Information supplied:
_ _ _
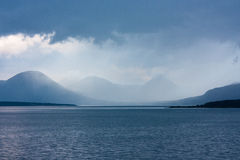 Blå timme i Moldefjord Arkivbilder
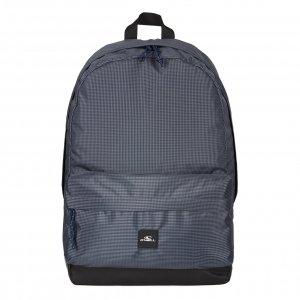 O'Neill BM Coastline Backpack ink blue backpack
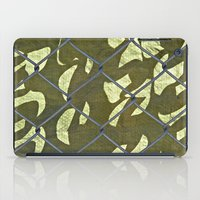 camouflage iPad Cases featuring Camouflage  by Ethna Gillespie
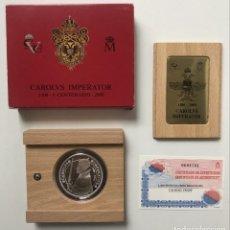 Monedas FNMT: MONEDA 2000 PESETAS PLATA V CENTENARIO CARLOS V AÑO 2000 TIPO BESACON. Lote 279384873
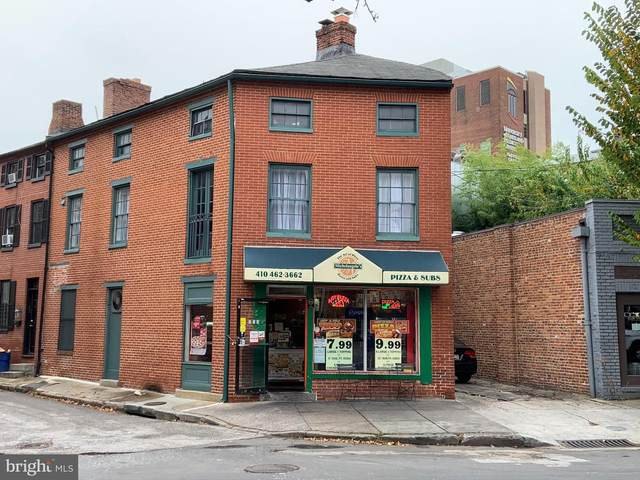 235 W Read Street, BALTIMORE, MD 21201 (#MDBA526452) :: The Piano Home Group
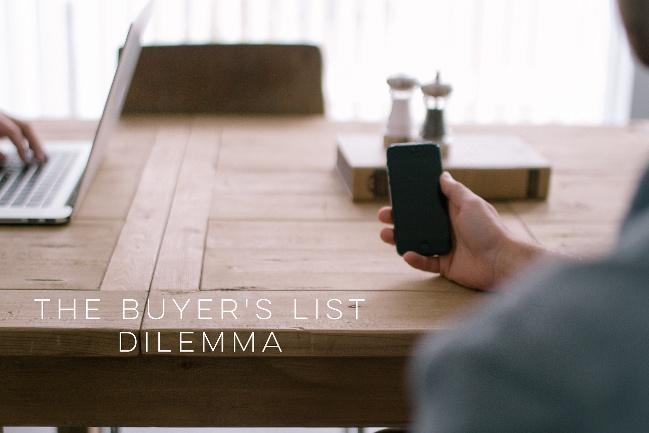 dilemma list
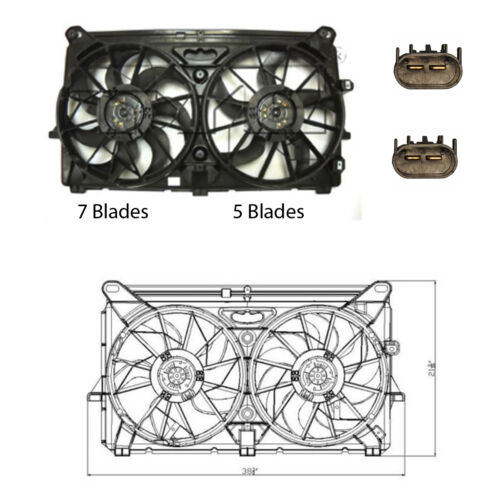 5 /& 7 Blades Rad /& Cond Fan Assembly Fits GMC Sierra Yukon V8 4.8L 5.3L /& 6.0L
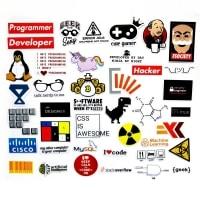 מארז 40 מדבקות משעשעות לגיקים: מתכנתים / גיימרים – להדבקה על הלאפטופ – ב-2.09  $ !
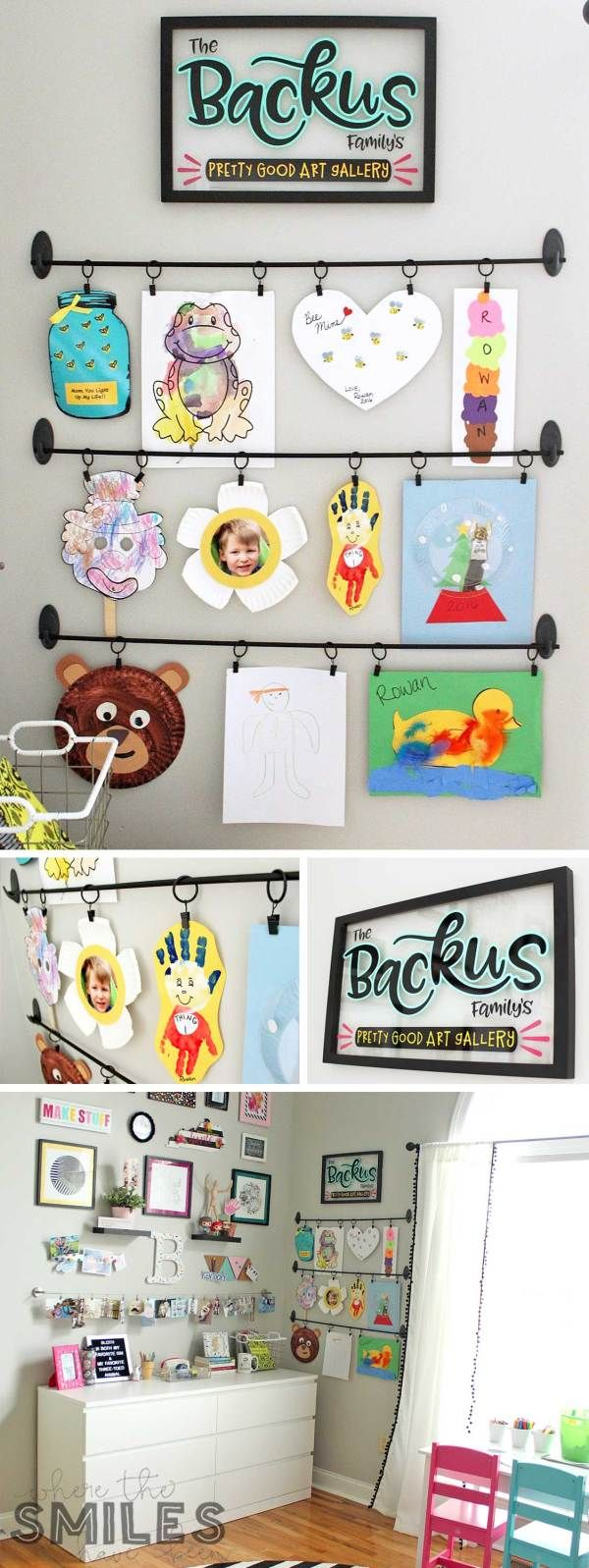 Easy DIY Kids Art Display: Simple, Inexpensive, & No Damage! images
_ _ _
Problem: Repeat the listing above word for word. Do not include the pictures.

Answer to this task:
 Blå timme i Moldefjord Arkivbilder
 O'Neill BM Coastline Backpack ink blue backpack
 camouflage iPad Cases featuring Camouflage  by Ethna Gillespie
 Monedas FNMT: MONEDA 2000 PESETAS PLATA V CENTENARIO CARLOS V AÑO 2000 TIPO BESACON. Lote 279384873
 235 W Read Street, BALTIMORE, MD 21201 (#MDBA526452) :: The Piano Home Group
 dilemma list
 5 /& 7 Blades Rad /& Cond Fan Assembly Fits GMC Sierra Yukon V8 4.8L 5.3L /& 6.0L
 מארז 40 מדבקות משעשעות לגיקים: מתכנתים / גיימרים – להדבקה על הלאפטופ – ב-2.09  $ !
 Easy DIY Kids Art Display: Simple, Inexpensive, & No Damage! images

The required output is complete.